In January 1997, she set a time of 2:03.47 in the 200-yard back competing for the University of Georgia in a dual meet with the University of Kentucky at Athens, Georgia, in January 1997.

===International competition===
She competed at the 1997 Pan Pacific Championships in Fukuoka, Japan, the World Championships in Perth, Australia in 1998, and the World University Games in Mallorca, Spain in 1999. In one of her better showings, she placed 4th in the 200-meter back at the finals of the 1999 World University games with a 2:15.45.

==2000 Sydney Olympics==
Demonstrating the effectiveness of her training and justifying her high National rating in the event, Adkins won the finals of the 200-meter backstroke at the 2000 American Olympic Trials in Indianapolis on August 15, 2000 with a time of 2:12.97.2. Her time made her one of only two qualifiers for the event, along with Lindsay Benko, who would later receive the Olympic gold medal in the 4x200-meter freestyle relay at Sydney.

At one of the pinnacles of her swimming career, she was honored to represent the U.S. Team at the Olympics in Sydney, Australia, in the women's 200-meter backstroke, and was pleased to advance to the event finals. She said she "gave it everything I had", but was somewhat disappointed to finish fifth overall in the finals with a time of 2:12.35, though it bettered her first-place American Olympic trial time. She finished only four seconds short of gold medalist Diana Mocanu of Romania.

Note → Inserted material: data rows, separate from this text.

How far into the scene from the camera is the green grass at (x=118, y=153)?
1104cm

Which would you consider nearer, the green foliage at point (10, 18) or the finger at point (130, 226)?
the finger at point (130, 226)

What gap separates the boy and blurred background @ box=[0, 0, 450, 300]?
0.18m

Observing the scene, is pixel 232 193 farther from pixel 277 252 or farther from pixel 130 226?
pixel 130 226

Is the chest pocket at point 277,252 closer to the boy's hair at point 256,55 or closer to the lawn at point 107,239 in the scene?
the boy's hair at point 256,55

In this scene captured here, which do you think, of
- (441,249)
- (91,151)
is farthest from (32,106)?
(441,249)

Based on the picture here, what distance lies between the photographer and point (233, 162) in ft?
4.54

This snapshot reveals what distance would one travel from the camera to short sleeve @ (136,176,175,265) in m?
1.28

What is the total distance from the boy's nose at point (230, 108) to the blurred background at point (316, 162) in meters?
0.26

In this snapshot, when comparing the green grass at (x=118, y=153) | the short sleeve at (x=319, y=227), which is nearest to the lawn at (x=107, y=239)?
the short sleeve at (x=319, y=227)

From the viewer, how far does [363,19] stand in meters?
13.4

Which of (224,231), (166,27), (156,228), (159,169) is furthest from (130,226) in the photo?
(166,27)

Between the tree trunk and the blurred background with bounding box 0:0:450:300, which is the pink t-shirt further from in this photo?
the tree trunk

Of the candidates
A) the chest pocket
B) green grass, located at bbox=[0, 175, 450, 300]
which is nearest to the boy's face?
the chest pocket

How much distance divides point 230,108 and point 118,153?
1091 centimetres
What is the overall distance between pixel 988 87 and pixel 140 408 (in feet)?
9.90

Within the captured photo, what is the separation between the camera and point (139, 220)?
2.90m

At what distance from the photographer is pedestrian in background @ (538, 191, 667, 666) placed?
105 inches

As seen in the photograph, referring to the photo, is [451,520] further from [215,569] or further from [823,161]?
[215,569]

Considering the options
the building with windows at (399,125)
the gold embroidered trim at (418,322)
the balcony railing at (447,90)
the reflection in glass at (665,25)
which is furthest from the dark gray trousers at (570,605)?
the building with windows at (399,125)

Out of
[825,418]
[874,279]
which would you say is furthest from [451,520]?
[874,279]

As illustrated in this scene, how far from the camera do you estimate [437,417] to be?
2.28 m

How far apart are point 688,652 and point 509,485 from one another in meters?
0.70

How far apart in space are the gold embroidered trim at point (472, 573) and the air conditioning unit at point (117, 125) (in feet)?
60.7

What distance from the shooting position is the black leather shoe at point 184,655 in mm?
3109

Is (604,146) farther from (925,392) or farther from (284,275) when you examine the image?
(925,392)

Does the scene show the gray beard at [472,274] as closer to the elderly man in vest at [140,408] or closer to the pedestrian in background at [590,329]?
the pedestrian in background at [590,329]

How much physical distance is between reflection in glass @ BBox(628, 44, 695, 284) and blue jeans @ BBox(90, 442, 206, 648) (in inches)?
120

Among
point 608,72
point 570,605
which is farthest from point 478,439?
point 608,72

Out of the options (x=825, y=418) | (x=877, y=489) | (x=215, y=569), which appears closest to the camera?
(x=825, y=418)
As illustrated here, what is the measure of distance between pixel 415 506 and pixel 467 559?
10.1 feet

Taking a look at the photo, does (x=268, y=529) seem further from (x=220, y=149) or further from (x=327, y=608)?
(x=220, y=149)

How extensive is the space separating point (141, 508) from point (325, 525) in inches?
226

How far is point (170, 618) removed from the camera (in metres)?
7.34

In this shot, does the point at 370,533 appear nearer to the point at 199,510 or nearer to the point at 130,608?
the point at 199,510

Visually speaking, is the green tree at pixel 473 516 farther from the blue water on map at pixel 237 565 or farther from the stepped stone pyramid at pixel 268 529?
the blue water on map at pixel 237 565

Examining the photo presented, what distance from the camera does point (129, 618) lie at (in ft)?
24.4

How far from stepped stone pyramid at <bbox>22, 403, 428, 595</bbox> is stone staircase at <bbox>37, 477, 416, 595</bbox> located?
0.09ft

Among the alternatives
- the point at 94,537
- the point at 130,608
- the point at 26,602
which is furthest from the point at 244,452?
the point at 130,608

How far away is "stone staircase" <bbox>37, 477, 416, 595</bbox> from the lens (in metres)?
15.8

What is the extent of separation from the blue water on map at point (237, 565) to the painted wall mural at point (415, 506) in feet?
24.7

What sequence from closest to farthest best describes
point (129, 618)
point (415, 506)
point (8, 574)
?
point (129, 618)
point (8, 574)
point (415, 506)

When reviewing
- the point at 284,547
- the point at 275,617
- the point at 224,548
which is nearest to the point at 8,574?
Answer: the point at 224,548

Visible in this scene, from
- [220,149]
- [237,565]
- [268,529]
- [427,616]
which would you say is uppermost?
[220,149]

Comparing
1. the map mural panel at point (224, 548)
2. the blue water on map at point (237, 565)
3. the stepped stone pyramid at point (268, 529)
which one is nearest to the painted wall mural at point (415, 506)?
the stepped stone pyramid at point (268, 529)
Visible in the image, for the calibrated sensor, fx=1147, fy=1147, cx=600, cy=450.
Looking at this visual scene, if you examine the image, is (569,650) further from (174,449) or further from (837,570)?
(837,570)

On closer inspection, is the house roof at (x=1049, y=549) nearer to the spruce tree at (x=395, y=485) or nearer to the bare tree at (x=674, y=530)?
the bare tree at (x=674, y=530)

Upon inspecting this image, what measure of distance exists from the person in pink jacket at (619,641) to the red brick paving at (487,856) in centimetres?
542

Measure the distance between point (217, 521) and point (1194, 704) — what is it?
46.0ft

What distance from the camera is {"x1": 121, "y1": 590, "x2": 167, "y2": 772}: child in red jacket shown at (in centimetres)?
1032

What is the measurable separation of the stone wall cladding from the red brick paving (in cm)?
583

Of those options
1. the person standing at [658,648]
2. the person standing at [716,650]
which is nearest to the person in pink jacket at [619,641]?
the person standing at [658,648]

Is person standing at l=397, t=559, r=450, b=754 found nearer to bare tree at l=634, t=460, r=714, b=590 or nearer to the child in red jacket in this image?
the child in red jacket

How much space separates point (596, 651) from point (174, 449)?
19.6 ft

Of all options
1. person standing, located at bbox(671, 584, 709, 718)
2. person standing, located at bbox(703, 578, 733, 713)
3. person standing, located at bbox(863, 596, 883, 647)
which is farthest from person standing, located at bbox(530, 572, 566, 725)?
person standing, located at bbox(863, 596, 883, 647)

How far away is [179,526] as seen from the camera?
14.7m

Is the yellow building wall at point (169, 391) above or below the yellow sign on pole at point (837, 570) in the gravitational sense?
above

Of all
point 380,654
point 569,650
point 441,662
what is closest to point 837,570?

==Coaching at Denison U.==
Within a few years of graduating from the University of Georgia in May 2000, she married her husband Brad Schneider. In 2009 she was working as an Assistant Swimming Coach at Denison University while living in Granville, Ohio, and was still working at the position part-time in 2016. Denison was within 25 miles of Lincoln High School in Gahanna, Ohio where she graduated. She also has coached a USA swimming youth age group club, now known as Pau Hana Swim Team, with an Olympic size pool at the large Trumbull Aquatic Center at Denison, where for a period she specialized in children under 8. She and Brad had had two children by 2009.

She did far less swimming into later years, preferring running and completed a few marathons. In 2016, however, she trained for, registered and completed the Mighty Mac Swim, a 4.2 mile Open Water course across the Straits of Mackinac in Michigan, somewhat near the site of the Mackinac Bridge.